-- WORK REQUIRED --
Write out the lines of the data below exactly as they stand, beginning with the line that contains "How far is the asphalt" and continuing through the end of the data.

----

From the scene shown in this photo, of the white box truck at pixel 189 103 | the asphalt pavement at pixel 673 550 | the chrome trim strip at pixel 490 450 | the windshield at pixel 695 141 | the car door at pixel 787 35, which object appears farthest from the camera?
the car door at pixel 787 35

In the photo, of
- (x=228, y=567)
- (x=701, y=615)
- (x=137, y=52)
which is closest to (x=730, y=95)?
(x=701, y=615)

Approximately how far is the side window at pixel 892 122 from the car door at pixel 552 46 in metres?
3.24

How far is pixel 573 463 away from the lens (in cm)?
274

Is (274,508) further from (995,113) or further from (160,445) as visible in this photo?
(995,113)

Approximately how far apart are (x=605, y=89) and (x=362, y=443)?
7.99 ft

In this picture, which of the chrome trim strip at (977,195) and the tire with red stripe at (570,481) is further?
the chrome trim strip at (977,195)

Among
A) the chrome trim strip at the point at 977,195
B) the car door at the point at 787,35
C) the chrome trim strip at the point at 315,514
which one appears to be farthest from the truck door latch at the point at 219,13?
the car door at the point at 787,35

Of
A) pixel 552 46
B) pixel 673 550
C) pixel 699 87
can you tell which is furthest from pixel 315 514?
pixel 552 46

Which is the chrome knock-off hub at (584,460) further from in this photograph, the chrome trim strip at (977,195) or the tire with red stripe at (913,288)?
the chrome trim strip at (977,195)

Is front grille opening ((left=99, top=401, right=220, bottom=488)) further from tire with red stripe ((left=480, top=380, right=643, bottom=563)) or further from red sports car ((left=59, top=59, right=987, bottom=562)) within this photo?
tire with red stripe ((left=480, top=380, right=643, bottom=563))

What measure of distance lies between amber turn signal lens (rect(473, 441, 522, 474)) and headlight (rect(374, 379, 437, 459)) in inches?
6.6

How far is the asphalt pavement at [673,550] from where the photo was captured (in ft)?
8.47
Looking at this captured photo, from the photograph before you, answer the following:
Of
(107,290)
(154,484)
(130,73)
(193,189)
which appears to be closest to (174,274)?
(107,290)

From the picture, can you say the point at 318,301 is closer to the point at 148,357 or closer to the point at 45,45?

----

-- ANSWER TO THIS EXERCISE --
How far is the asphalt pavement at [673,550] from where the photo was captured (in ft)?
8.47
Looking at this captured photo, from the photograph before you, answer the following:
Of
(107,290)
(154,484)
(130,73)
(193,189)
which appears to be closest to (174,274)?
(107,290)

From the picture, can you say the point at 318,301 is closer to the point at 148,357 or closer to the point at 45,45?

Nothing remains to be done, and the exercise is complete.